STATED GOAL: Put the lines of the records into a JSON list of strings, one string per line and no blank lines. Start at the line that contains "From farthest to nearest, put" and continue through the end of the records.

Spatial question records:
+++
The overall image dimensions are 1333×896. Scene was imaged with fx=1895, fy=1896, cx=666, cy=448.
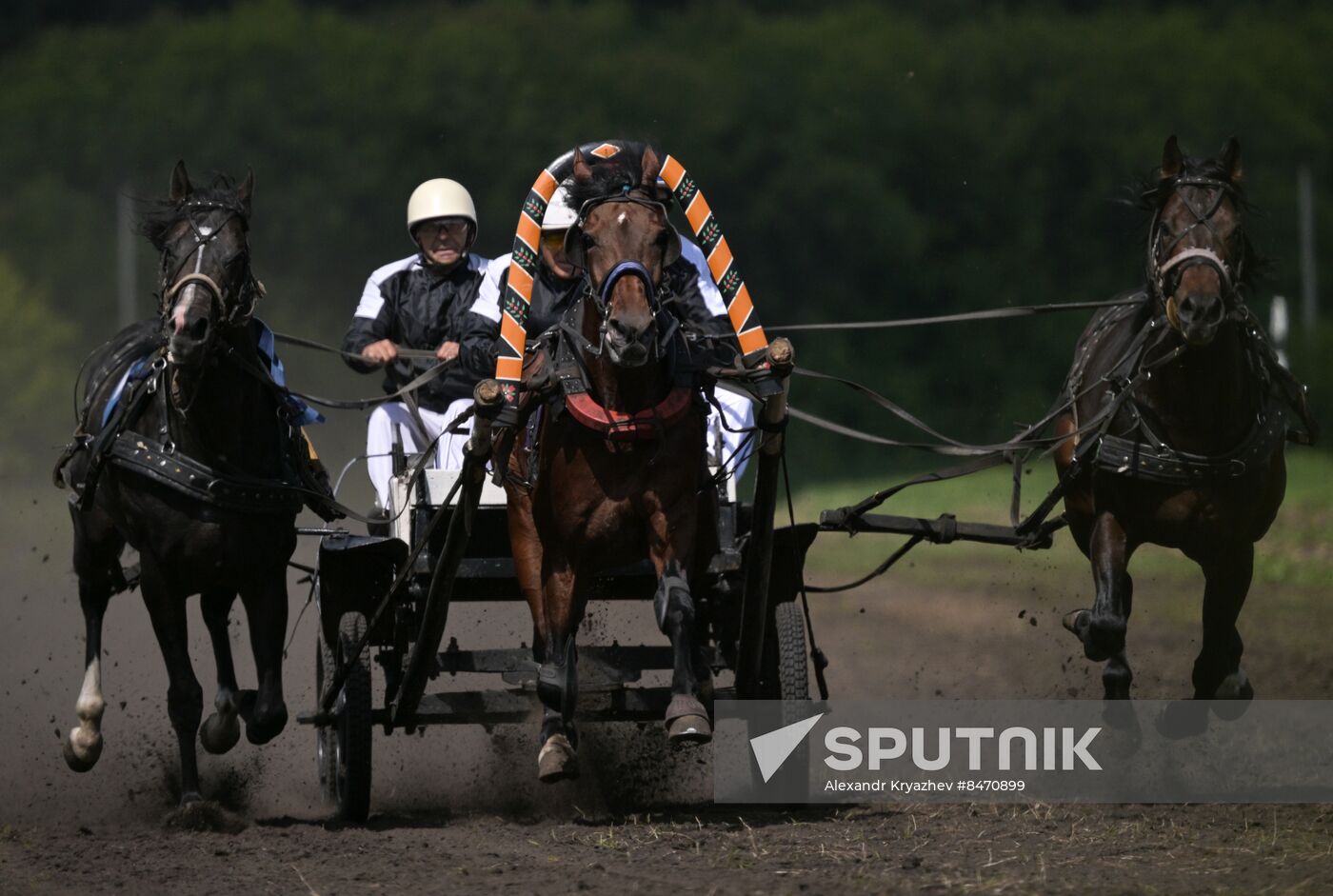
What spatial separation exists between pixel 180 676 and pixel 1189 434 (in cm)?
398

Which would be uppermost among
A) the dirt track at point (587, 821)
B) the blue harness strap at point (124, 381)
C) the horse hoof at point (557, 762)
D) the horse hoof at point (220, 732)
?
the blue harness strap at point (124, 381)

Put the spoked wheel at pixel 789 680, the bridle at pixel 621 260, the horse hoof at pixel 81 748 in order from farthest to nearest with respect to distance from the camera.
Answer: the horse hoof at pixel 81 748 < the spoked wheel at pixel 789 680 < the bridle at pixel 621 260

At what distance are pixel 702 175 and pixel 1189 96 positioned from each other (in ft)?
34.4

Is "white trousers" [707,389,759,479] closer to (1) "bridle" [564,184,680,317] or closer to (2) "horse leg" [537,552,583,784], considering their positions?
(2) "horse leg" [537,552,583,784]

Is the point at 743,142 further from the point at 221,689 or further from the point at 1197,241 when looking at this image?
the point at 1197,241

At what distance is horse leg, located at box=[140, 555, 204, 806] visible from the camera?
23.7ft

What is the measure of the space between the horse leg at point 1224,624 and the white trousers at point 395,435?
309cm

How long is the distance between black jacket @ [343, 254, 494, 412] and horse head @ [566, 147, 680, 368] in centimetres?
220

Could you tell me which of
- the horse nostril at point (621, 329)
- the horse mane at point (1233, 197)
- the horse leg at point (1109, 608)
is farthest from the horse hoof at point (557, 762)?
the horse mane at point (1233, 197)

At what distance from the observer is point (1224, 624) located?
7.42 meters

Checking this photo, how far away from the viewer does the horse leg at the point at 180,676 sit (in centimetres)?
723

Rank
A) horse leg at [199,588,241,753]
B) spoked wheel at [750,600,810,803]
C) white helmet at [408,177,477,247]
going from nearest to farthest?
spoked wheel at [750,600,810,803]
horse leg at [199,588,241,753]
white helmet at [408,177,477,247]

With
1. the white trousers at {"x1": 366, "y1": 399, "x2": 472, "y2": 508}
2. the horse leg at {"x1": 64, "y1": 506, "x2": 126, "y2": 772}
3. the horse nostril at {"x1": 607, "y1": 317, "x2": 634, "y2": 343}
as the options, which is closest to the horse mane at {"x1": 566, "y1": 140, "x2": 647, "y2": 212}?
the horse nostril at {"x1": 607, "y1": 317, "x2": 634, "y2": 343}

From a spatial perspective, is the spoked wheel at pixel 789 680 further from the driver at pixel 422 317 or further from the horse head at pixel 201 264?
the horse head at pixel 201 264
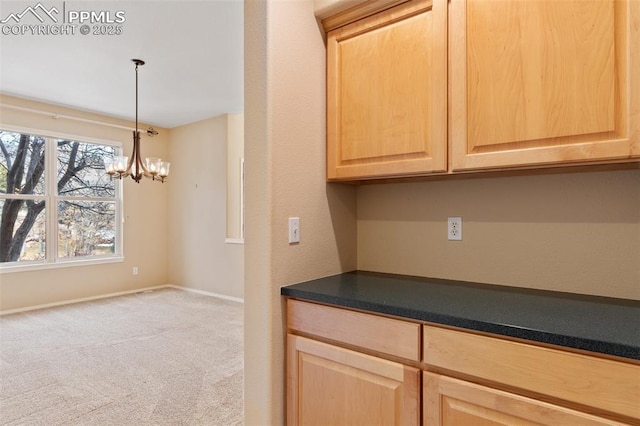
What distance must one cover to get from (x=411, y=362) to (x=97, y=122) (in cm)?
539

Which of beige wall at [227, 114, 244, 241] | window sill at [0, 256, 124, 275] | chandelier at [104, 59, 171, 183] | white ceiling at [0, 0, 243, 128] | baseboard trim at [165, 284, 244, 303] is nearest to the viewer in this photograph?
white ceiling at [0, 0, 243, 128]

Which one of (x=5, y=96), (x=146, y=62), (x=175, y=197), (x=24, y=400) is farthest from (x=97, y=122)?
(x=24, y=400)

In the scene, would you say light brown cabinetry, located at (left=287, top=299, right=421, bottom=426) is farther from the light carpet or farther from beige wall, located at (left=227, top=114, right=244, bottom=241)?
beige wall, located at (left=227, top=114, right=244, bottom=241)

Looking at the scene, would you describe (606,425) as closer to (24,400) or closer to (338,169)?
(338,169)

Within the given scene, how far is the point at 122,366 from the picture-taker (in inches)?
112

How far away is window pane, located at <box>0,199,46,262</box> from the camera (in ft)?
14.5

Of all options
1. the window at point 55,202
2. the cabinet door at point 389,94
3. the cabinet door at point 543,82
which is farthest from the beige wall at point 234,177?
the cabinet door at point 543,82

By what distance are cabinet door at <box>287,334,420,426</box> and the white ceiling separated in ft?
7.85

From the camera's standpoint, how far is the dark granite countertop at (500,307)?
0.99 meters

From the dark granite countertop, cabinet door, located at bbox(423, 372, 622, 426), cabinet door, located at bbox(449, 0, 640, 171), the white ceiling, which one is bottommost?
cabinet door, located at bbox(423, 372, 622, 426)

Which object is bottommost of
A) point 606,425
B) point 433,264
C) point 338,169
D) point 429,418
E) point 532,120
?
point 429,418

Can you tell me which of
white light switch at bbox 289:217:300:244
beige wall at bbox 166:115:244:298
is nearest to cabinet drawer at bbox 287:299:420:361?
white light switch at bbox 289:217:300:244

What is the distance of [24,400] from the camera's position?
2338 millimetres

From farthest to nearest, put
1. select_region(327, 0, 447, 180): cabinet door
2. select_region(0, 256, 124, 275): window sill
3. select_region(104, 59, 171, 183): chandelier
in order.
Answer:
+++
ANSWER TO THIS TASK:
[
  "From farthest to nearest, put",
  "1. select_region(327, 0, 447, 180): cabinet door",
  "2. select_region(0, 256, 124, 275): window sill",
  "3. select_region(104, 59, 171, 183): chandelier",
  "in order.",
  "Answer:"
]